Travel just one millimeter inside the brain and you’ll be stepping into the dark.
Standard light microscopes don’t allow researchers to look into the interior of the living brain, where memories are formed and diseases such as dementia and cancer can take their toll.
But Stanford scientists have devised a new method that not only lets them peer deep inside the brain to examine its neurons but also allows them to continue monitoring for months.
The technique promises to improve understanding of both the normal biology and diseased states of this hidden tissue.
Other recent advances in micro-optics had enabled scientists to take a peek at cells of the deep brain, but their observations captured only a momentary snapshot of the microscopic changes that occur over months and years with aging and illness.
The Stanford development appears online Jan. 16 in the journal Nature Medicine. It also will appear in the February 2011 print edition.
Scientists study many diseases of the deep brain using mouse models, mice that have been bred or genetically engineered to have diseases similar to human afflictions.
“Researchers will now be able to study mouse models in these deep areas in a way that wasn’t available before,” said senior author Mark Schnitzer, associate professor of biology and of applied physics.
Because light microscopy can only penetrate the outermost layer of tissues, any region of the brain deeper than 700 microns or so (about 1/32 of an inch) cannot be reached by traditional microscopy techniques. Recent advances in micro-optics had allowed scientists to briefly peer deeper into living tissues, but it was nearly impossible to return to the same location of the brain and it was very likely that the tissue of interest would become damaged or infected.
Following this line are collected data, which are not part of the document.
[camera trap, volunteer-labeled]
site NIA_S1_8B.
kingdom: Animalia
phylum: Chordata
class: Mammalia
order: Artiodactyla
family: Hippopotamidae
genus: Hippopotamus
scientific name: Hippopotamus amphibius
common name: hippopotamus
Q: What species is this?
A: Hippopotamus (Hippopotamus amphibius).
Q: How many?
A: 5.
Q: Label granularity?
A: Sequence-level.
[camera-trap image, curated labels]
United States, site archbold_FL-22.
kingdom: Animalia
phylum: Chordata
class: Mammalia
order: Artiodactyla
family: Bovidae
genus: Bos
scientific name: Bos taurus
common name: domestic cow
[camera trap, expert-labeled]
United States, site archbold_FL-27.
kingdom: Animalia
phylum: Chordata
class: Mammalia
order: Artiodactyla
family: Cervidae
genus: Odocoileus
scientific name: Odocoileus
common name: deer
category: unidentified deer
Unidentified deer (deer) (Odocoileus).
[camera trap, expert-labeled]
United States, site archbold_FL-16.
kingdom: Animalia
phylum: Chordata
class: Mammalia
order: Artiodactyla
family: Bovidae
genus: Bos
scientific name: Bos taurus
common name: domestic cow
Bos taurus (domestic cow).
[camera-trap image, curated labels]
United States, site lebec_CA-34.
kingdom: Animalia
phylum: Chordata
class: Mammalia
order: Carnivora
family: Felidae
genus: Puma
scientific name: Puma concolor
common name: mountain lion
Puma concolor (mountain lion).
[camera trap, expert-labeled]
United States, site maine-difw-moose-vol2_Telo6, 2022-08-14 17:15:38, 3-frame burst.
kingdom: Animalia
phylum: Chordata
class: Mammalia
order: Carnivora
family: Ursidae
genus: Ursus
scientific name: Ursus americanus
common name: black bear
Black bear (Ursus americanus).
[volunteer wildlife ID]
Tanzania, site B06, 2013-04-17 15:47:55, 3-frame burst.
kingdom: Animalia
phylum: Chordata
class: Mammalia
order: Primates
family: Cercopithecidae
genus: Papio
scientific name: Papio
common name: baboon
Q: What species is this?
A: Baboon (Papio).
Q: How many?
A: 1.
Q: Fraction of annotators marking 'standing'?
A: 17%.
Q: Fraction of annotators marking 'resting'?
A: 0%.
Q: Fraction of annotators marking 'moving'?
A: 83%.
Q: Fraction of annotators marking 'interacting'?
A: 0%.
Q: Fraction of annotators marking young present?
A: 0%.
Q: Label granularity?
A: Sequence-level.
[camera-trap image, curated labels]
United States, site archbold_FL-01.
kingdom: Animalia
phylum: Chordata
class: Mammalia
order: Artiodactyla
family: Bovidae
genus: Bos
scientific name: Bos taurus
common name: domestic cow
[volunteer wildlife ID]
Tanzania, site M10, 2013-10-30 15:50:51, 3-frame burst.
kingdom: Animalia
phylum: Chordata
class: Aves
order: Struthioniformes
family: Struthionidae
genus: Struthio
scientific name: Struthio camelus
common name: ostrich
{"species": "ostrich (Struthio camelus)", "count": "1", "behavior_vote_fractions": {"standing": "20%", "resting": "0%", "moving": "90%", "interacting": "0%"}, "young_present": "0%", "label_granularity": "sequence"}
With the new method, “Imaging is possible over a very long time without damaging the region of interest,” said Juergen Jung, operations manager of the Schnitzer lab. Tiny glass tubes, about half the width of a grain of rice, are carefully placed in the deep brain of an anaesthetized mouse. Once the tubes are in place, the brain is not exposed to the outside environment, thus preventing infection. When researchers want to examine the cells and their interactions at this site, they insert a tiny optical instrument called a microendoscope inside the glass guide tube. The guide tubes have glass windows at the ends through which scientists can examine the interior of the brain.
“It’s a bit like looking through a porthole in a submarine,” said Schnitzer.
The guide tubes allow researchers to return to exactly the same location of the deep brain repeatedly over weeks or months. While techniques like MRI scans could examine the deep brain, “they couldn’t look at individual cells on a microscopic scale,” said Schnitzer. Now, the delicate branches of neurons can be monitored during prolonged experiments.
To test the use of the technique for investigating brain disease, the researchers looked at a mouse model of glioma, a deadly form of brain cancer. They saw hallmarks of glioma growth in the deep brain that were previously known in tumors described as surficial (on or near the surface).
The severity of glioma tumors depends on their location. “The most aggressive brain tumors arise deep and not superficially,” said Lawrence Recht, professor of neurology and neurological sciences. Why the position of glioma tumors affects their growth rate isn’t understood, but this method would be a way to explore that question, Recht said.
In addition to continuing their studies of brain disease and the neuroscience of memory, the researchers hope to teach other researchers how to perform the technique.
The first three authors of the paper (all of whom contributed equally to the study) are Robert Barretto, a former doctoral student in biophysics and now a postdoctoral researcher at Columbia University Medical Center; Tony Ko, a former postdoctoral researcher in the Department of Biology; and Jung. Also contributing to the work — and listed as authors — are Tammy Wang, a former undergraduate in biomedical engineering; George Capps and Allison Waters, both former undergraduates in biology; and Yaniv Ziv and Alessio Attardo, both postdoctoral researchers in biology.